以下の論文情報を基に、論文の要約を日本語で作成してください。
タイトル: {タイトル}
著者: {著者名}
アブストラクト: {アブストラクト}
URL: {URL}
以下の項目について、簡潔に回答してください:
1. どんなもの?(研究の目的と概要)
2. 先行研究と比べてどこがすごい?(新規性と貢献)
3. 技術や手法のキモはどこ?(主要な技術・手法)
4. どうやって有効だと検証した?(実験・評価方法)
5. 議論はある?(制限事項や今後の課題)
6. 次に読むべき論文は?(関連研究の提案)
各項目は2〜3文程度で簡潔にまとめてください。
各章の冒頭には ## をつけ、間には空行を入れてください。
この要約フォーマットは、落合先生の研究要約テンプレート[2]をベースにしています。
詳細②: 自動生成されるノートの構成
生成される Obsidian ノートは以下のようになっており、研究メモとして再利用しやすい形式です。
---
title: "論文タイトル"
authors: [著者1, 著者2]
year: 2025
status: "未読"
pdf: "論文URL"
---
## どんなもの?
## 先行研究と比べてどこがすごい?
## 技術や手法のキモはどこ?
## どうやって有効だと検証した?
## 議論はある?
## 次に読むべき論文は?
## キーワード
## 著者
このテンプレートは、Obsidian の Graph View 機能にも対応するように、キーワード、著者の欄では、各単語に内部リンク[3]を貼るようにしています。
これにより、分野ごとのトピックを視覚的にマッピングできるようになります。
導入方法
- GitHub からコードを clone
-
README.mdを元に環境構築 -
config.envファイルに Gemini APIキーを記載 (Gemini APIキーの取得方法は、公式ドキュメントを参照) - 上記のpythonファイルを呼び出すshスクリプトを
~/Raycast/Scripts/に作成 - Raycast の Script Directory に追加
- Raycast からコマンドを呼び出すと、ノートが自動生成される
Raycastでの独自スクリプトの実行は、こちらの記事: Raycastを一段進化させるScript commandsを参考にさせていただきました。
まとめと今後の展望
Obsidian x Gemini API x Raycast の組み合わせによって、論文サーベイにおける多読をかなり効率化できました。

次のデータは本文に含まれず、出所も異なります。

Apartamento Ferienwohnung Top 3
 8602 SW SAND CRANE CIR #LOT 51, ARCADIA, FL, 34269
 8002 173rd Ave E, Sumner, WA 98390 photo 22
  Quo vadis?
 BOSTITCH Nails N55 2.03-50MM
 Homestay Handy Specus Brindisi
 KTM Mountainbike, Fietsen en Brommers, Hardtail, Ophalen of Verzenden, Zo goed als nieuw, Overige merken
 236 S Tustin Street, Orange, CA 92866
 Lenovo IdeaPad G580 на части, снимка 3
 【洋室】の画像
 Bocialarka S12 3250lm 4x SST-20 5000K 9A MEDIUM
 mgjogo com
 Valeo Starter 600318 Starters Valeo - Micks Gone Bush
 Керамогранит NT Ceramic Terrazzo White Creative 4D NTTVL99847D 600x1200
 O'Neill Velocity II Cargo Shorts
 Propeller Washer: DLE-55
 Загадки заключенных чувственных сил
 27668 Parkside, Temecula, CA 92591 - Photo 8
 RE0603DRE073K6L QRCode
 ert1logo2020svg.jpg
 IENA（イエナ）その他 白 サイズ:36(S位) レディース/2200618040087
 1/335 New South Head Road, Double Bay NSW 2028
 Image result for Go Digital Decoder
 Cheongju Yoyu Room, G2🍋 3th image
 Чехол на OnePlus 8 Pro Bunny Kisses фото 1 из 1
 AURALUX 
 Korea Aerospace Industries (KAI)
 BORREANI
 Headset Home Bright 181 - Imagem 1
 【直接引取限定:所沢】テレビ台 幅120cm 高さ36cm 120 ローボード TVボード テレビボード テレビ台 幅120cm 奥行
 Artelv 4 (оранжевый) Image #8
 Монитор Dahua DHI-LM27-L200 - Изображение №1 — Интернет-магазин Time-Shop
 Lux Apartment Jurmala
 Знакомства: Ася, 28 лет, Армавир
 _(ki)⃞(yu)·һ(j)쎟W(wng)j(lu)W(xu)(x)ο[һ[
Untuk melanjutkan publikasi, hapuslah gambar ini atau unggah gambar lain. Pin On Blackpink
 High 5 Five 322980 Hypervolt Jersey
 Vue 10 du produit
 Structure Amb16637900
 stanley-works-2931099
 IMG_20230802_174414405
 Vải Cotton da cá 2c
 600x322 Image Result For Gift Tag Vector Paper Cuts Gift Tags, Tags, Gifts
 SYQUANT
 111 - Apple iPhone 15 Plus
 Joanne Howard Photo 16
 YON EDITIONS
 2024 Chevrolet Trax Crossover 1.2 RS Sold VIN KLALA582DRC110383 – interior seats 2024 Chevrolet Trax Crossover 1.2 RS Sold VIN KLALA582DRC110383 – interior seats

特に、Raycast を使うことで「読みたい論文を見つけたら即メモ化し、全体像をつかむ」という流れがスムーズに実現できる点がお気に入りです。
テンプレートやスクリプトも柔軟にカスタマイズできるので、自分の研究スタイルに合わせて発展させていけるのも魅力です。
次は、Obsidean 上でのノート管理を効率化するために、Notion の DB Gallery View のようなビジュアル整理を Obsidian でも再現する方法を模索していきたいと思っています。また、arXiv以外のページにも対応しつつ、プロンプトを工夫することで自分の研究テーマ・アプローチとの差分なども最初に整理するようにしていきたいです。